W3C home > Mailing lists > Public > public-webapps@w3.org > October to December 2011

Re: Sanatising HTML content through sandboxing

From: Jonas Sicking <jonas@sicking.cc>
Date: Tue, 8 Nov 2011 23:28:59 -0800
Message-ID: <CA+c2ei-XaQtRHdgpNHUHd=45mZyCFbahz0V30PcWtx9PmG-j8A@mail.gmail.com>
To: Ryan Seddon <seddon.ryan@gmail.com>
Cc: public-webapps <public-webapps@w3.org>
Given that this type of sandbox would work very differently from the
iframe sandbox, I think reusing the same attribute name would be
confusing.

Additionally, what's the behavior if you remove the attribute? What if
you do elem.innerHTML += "foo" on the element after having removed the
sandbox? Or on an elements parent?

Or what happens if you do foo.innerHTML = bar.innerHTML where a parent
of bar has sandbox set?

When sanitizing, I strongly feel that we should simply remove all
content that could execute script as to ensure that it doesn't leak
somewhere else when markup is copied. Trying to ensure that it never
executes, while still allowing it to exist, is too high risk IMO.

/ Jonas

On Tue, Nov 8, 2011 at 5:21 PM, Ryan Seddon <seddon.ryan@gmail.com> wrote:
> Right now there is no simple way to sanitise HTML content by stripping it of
> any potentially malicious HTML such as scripts etc.
>
> In the "innerHTML in DocumentFragment" thread I suggested following the
> sandbox attribute approach that can be applied to iframes. I've moved this
> out into its own thread, as Jonas suggested, so as not to dilute the
> innerHTML discussion.

**Dataset section**
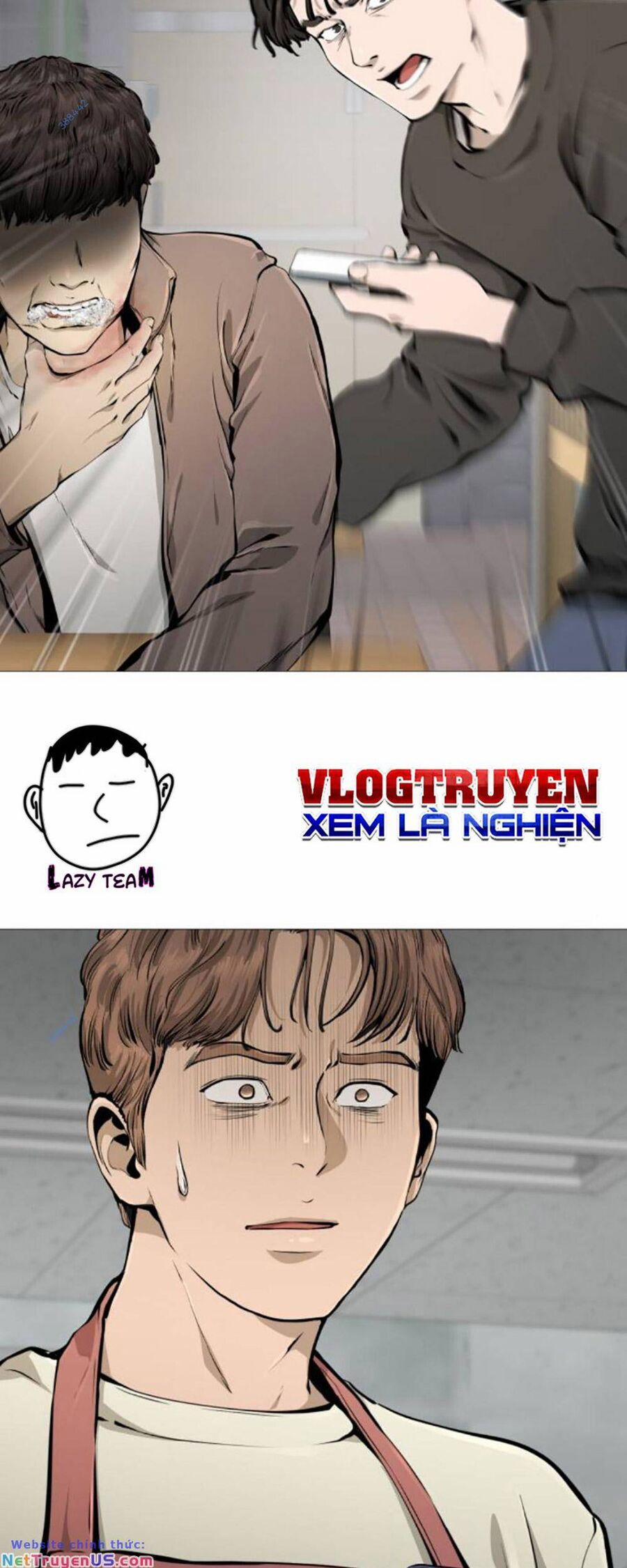 Quán Ăn Ngon 19 trang 58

**Requirement 1**
In the sandboxing message, why would reusing the iframe sandbox attribute name be confusing?
**Requirement 2**
Write out the stretch of the sandboxing message from "From: Jonas Sicking" through "an elements parent?".

**Answer box 1**
This type of sandbox would work very differently from the iframe sandbox.

**Answer box 2**
From: Jonas Sicking <jonas@sicking.cc>
Date: Tue, 8 Nov 2011 23:28:59 -0800
Message-ID: <CA+c2ei-XaQtRHdgpNHUHd=45mZyCFbahz0V30PcWtx9PmG-j8A@mail.gmail.com>
To: Ryan Seddon <seddon.ryan@gmail.com>
Cc: public-webapps <public-webapps@w3.org>
Given that this type of sandbox would work very differently from the
iframe sandbox, I think reusing the same attribute name would be
confusing.

Additionally, what's the behavior if you remove the attribute? What if
you do elem.innerHTML += "foo" on the element after having removed the
sandbox? Or on an elements parent?